25 September 2015

Why House Leader John Boehner Should Be Replaced by an Algorithm

John Boehner is retiring from his job as Speaker of the House 30 October. The next day, on Halloween, he might just dress up as someone with actual power.

If you look at history or even across the world now, it seems obvious that as countries advance, power is dispersed. Theocracy gives way to religious freedom. Monarchies are replaced by democracies.

What we sometimes miss is that this matter of democratization, this continual dispersal of power to more and more people, doesn't stop. The founding fathers of this country forced aristocrats to share their power. Later generations forced the founding fathers' type to share power even with people who weren't Protestants, weren't land owners, weren't men, and weren't white. Power continues to diffuse.

John Boehner has had to negotiate deals with conservative fundamentalists who have been prepared to wreck the economy in order to limit debt and de-fund Planned Parenthood. It's not enough that he has to negotiate with the White House and Senate, or even House Democrats. He has to negotiate with extremist factions of his own party.

The problem is not John Boehner. Or even these radical conservatives. The problem is the process for negotiating deals in the House and Senate.

A good process is realistic. The model of Speaker of the House negotiating in backrooms assumes that power is still concentrated in an individual or small group. John Boehner doesn't actually have much power. But neither does any other congressperson and any model that assumes they do is bound to be frustrating and flawed.

Liberals and tea party conservatives seem pretty excited about making it to Congress. The problem is, no matter what promises they made to their constituents, a single Congressperson has no power to affect change. Well, not "no power." Just "very little power." To be precise, as one of 435 representatives, the power of an individual Congressperson is 0.2%. That's two-tenth of one percent.
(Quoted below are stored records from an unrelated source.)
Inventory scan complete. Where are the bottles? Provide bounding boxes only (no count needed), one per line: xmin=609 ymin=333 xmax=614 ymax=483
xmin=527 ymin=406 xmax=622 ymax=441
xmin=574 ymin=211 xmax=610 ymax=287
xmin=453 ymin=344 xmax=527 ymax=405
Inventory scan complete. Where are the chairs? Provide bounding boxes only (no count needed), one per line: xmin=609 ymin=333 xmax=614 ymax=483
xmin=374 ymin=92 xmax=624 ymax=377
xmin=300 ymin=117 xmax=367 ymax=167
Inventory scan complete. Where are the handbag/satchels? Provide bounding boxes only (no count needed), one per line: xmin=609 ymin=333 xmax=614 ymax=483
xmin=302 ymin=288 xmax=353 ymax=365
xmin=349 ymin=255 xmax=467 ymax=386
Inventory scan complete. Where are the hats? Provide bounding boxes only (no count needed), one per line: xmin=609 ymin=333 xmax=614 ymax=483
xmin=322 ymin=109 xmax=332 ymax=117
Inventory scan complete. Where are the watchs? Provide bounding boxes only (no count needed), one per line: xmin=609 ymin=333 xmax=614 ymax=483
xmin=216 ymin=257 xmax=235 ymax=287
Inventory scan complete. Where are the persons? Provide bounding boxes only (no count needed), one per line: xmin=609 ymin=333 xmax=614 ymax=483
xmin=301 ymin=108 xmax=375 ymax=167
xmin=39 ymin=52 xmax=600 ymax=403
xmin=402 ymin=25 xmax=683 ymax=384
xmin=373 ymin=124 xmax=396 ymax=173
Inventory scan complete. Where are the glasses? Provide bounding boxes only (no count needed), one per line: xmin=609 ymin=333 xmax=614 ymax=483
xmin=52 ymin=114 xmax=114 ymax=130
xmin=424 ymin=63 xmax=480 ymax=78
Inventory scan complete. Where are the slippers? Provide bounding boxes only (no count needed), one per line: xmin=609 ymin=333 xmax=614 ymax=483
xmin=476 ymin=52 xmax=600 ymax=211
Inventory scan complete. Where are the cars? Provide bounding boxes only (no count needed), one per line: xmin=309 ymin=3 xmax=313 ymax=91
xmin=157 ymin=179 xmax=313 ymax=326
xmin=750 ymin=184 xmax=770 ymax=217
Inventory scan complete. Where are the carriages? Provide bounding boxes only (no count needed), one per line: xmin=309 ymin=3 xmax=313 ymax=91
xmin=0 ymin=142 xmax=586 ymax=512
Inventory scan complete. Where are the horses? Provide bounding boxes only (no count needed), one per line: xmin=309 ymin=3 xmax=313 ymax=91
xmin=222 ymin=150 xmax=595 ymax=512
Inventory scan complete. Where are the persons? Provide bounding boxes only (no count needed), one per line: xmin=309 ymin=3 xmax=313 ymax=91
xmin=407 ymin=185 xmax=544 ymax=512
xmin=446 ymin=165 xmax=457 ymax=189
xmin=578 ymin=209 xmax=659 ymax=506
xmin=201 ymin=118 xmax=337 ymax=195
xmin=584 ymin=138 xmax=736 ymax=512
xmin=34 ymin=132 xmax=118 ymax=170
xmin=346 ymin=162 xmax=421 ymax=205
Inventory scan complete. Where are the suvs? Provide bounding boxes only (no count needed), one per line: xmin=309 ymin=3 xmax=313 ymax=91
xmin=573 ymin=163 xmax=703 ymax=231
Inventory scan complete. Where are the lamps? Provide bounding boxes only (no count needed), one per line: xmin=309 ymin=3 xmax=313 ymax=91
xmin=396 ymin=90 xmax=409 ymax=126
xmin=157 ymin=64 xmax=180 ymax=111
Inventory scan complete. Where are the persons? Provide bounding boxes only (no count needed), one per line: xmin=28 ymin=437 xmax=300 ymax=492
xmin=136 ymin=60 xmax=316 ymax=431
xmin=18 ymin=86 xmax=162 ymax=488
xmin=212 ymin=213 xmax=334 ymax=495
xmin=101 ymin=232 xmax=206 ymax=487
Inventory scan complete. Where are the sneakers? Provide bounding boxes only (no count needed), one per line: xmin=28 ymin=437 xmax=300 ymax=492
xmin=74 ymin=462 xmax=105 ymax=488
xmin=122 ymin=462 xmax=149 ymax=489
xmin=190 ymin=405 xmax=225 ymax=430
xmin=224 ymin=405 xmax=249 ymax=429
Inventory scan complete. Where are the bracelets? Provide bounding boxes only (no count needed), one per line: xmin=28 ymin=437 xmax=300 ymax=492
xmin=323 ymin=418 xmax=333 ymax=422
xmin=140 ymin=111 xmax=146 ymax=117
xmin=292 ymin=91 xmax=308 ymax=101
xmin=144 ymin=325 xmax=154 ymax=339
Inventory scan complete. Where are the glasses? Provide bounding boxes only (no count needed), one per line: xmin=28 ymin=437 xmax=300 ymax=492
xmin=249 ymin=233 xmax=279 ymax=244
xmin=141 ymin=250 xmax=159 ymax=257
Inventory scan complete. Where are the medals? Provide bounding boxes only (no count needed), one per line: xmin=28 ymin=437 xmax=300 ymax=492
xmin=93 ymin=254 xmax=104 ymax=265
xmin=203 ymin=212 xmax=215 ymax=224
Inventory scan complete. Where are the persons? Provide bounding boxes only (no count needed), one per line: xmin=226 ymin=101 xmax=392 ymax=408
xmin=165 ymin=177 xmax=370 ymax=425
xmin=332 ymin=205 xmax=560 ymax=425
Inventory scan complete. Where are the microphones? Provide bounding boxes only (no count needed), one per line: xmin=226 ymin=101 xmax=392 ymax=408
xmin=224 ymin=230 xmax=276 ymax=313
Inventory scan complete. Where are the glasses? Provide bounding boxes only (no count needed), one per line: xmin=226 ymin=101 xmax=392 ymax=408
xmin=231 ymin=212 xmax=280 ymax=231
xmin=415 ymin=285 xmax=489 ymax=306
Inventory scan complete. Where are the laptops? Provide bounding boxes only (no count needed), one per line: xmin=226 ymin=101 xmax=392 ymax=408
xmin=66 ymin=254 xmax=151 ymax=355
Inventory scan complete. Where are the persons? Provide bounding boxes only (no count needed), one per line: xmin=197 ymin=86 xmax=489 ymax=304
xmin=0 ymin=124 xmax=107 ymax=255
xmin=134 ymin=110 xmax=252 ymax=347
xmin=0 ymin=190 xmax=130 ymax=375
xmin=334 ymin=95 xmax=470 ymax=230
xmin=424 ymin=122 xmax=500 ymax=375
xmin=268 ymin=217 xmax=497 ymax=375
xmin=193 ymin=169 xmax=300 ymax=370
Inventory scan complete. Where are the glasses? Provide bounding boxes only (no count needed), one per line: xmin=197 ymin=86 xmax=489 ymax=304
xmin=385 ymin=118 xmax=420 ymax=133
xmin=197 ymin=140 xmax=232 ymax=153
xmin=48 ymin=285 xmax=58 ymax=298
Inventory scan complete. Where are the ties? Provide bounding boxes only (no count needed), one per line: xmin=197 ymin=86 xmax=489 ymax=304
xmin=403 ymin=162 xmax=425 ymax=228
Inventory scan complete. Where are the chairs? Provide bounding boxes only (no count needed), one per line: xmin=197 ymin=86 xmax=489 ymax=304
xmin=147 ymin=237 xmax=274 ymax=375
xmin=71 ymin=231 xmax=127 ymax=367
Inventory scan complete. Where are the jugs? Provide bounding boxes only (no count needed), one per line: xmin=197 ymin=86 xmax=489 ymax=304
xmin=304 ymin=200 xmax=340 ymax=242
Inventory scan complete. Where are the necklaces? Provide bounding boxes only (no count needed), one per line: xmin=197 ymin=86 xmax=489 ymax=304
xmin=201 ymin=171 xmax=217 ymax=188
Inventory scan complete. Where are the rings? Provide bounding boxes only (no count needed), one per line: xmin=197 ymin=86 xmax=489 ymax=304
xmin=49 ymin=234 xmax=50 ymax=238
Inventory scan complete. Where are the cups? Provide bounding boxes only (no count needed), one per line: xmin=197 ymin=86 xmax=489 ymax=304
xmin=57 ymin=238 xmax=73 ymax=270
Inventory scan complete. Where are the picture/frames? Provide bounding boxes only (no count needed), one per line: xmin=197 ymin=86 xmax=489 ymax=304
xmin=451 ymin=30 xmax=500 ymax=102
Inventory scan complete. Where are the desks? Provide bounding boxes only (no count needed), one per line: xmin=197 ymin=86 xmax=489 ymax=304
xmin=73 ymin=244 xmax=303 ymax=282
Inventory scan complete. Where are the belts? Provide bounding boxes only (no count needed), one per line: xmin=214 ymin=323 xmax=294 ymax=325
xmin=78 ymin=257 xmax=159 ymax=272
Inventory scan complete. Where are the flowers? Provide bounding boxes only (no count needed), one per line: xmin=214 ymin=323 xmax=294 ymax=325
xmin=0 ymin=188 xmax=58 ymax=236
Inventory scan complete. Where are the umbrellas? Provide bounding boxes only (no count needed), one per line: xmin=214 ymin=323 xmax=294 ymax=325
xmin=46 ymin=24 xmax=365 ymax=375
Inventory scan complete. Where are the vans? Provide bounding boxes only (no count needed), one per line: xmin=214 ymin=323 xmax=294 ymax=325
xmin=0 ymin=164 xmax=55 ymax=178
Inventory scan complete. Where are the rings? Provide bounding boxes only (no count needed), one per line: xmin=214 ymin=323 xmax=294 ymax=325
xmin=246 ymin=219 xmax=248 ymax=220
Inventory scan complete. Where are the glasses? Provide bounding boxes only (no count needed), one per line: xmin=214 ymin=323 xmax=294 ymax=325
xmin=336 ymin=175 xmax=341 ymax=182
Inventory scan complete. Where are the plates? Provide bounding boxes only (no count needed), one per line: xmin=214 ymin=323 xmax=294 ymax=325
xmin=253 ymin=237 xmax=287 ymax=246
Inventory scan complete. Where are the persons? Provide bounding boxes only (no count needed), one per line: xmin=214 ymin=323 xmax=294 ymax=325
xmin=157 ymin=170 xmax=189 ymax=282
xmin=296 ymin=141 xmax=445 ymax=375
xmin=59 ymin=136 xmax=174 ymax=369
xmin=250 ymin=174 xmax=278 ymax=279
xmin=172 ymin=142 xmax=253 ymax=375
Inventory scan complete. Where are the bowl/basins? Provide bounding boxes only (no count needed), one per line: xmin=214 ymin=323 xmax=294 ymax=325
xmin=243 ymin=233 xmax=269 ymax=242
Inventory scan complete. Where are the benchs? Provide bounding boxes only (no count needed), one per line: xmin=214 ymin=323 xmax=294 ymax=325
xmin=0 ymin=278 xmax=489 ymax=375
Rather than expect someone to negotiate a deal between rural conservatives and urban liberals, why not just turn vote mediation over to an algorithm? A simple spreadsheet could suffice.

One congressperson wants to increase defense spending by $30 billion. Another wants to cut it by $20 billion. 433 other congresspeople would like to change it by varying amounts. Why not simply let every congress person submit a budget and simply take the average of those? If the average of all congress person's votes is to cut defense spending by 7% or raise it by 13%, that's what gets sent to the Senate for vote there. (A vote that could be done in the same way, only with 100 senators instead of 435 representatives.)

This does more than disperse power. It means that the most conservative rural Kentucky district gets the same representation as the most liberal San Francisco district. Exactly. Regardless of who is in the majority.

Among democracy's many flaws is this: it can easily leave 49.9% of voters feeling like losers. Their guy doesn't get in and they feel like they've lost their voice. Better to let everyone have a voice - and with it the message that with 307,000,000 other Americans, their voice is just one of many. Everyone will expect to be heard and everyone will expect their shout to become a whisper as it is averaged with the views of hundreds of million other Americans.

It probably won't be on October 31, but eventually, John Boehner will be replaced by an algorithm. It's not just because of the evolution of technology. It's because of the evolution of power. It's no longer enough to give it to just 50.1% of the voters. Averaging in everyone's views will disperse power to something closer to 100% of the population. And that is the direction this dispersal of power is going.